С покупками не возникло никаких проблем: банковская карта – символ денег, деньги – символ всех материальных благ, которые можно за них приобрести. Я сам догадался, и оно совпало, я понял это по результату. Дальше было совсем просто. Я осваивал предмет за предметом, понятие за понятием. Кресло – символ устойчивости и неизменности. Я читал, развалившись в кресле и положив ноги на журнальный столик, символ единения и согласия. Очень мало предметов, которые не являются символами чего-то еще. Акация, аметист, бабочка, башня, весы, вино, груша, дерево, дом, железо и жемчуг, замок (и ключ), зеркало, звезда, крокодил, крыса, курица и кукушка, ибис, изумруд…
Энциклопедии мифов и словари символов, геральдические справочники и сонники вскоре занимали все свободные поверхности в квартире. Годилось всё – любой назначенный живыми смысл. Мир вещей и предметов, материальный мир как будто принимал меня обратно.

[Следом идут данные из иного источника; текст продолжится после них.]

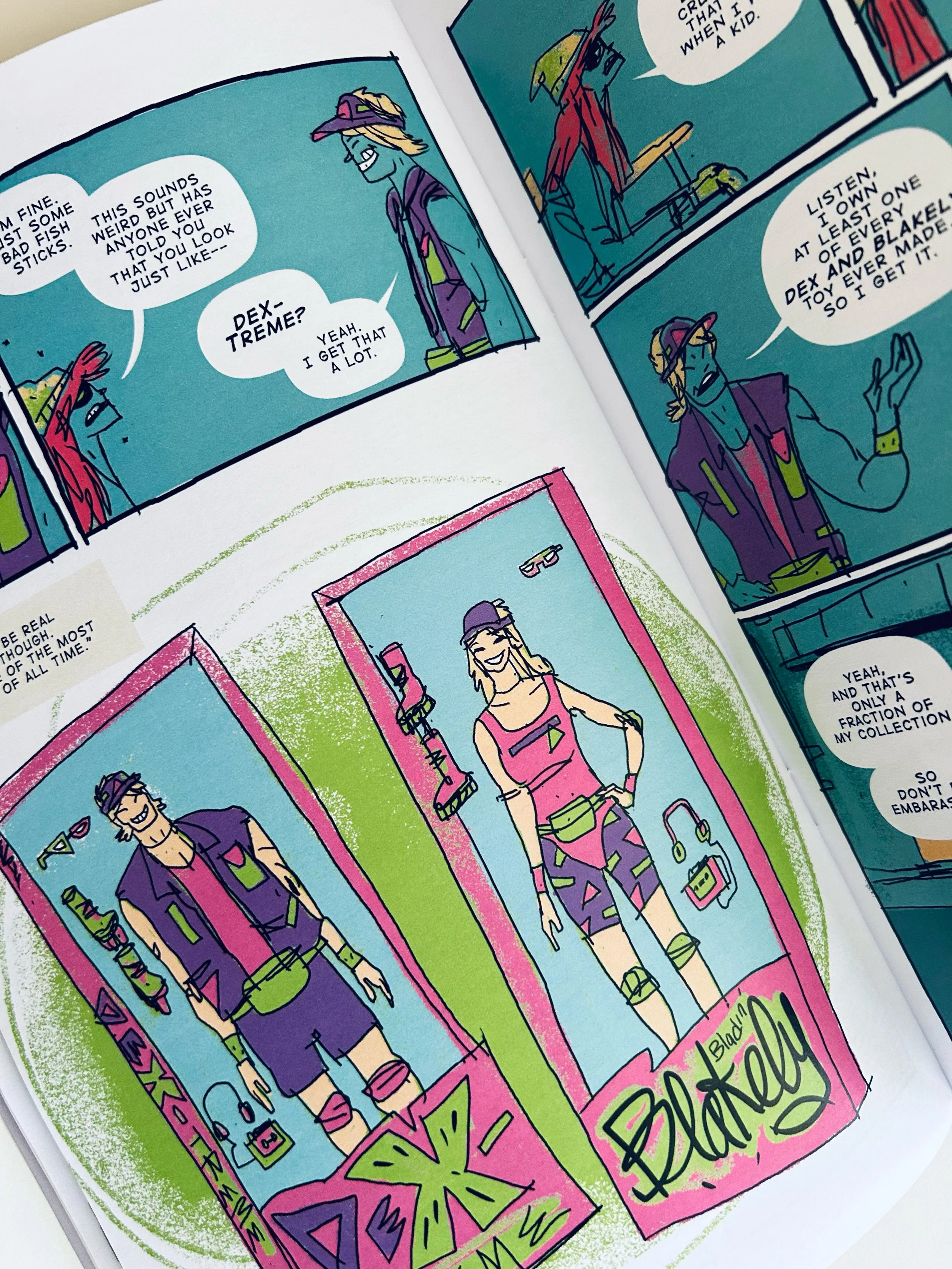 RUBY 4 INTERIOR 1.jpg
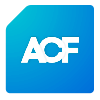 acf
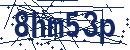 Code aus dem Bild eingeben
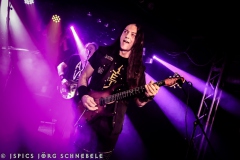 Axe-Victims-2026-Wuppertal-033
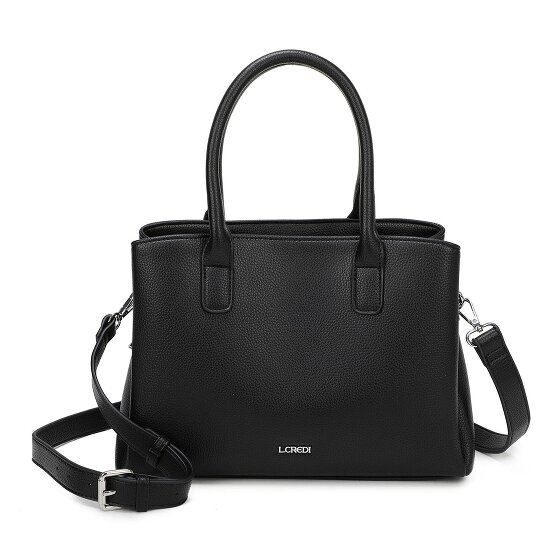 L.Credi Polly Borsetta 30 cm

Некоторое время эмоции еще вибрировали во мне, но стихли постепенно, как будто я был юлой, которую кто-то сперва усердно раскручивал, а потом отвлекся, отпустил – и она гудит и вращается всё тише, медленнее, пока, потеряв равновесие, не покатится в угол.
Снова только бессмысленность и безразличие.
Я просто не хочу его огорчать. Мне всё равно, но не Доку. Он весь состоит из боли и гнева, и весь мой тогдашний иллюзорный азарт, вся нынешняя поддельная заботливость, заставляющая меня притворяться живым, – происходят из его отчаяния. Мне кажется, он сошел с ума. Мне кажется, я – его бред. Наверное, это он и придумал, как я мог бы прикасаться к предметам, придумал всё остальное, мой способ существования и мои желания, придумал всё для меня. За меня. Я не просил. Мне не надо. Я почти уверен, что это он. Я знаю. Это его упрямство и изобретательность, его азарт, его стиль.
Временами я даже верю, что это и есть жизнь. Забываю, как обстоят дела на самом деле. Невозможно помнить о себе, что ты умер, и одновременно верить, что ты живешь. Поэтому я верю – и забываю, верю – и забываю. Я могу все или почти все, как живые. Я могу есть, пить, курить иногда, накрываться одеялом, и оно не проваливается сквозь меня, могу менять белье, носить одежду соответственно времени года, покупать, давать чаевые, могу водить машину – согласно культурному коду, могу стрелять, прыгать с парашютом, я могу всё, как живой, лишь бы помнить, символом чего является тот или иной предмет.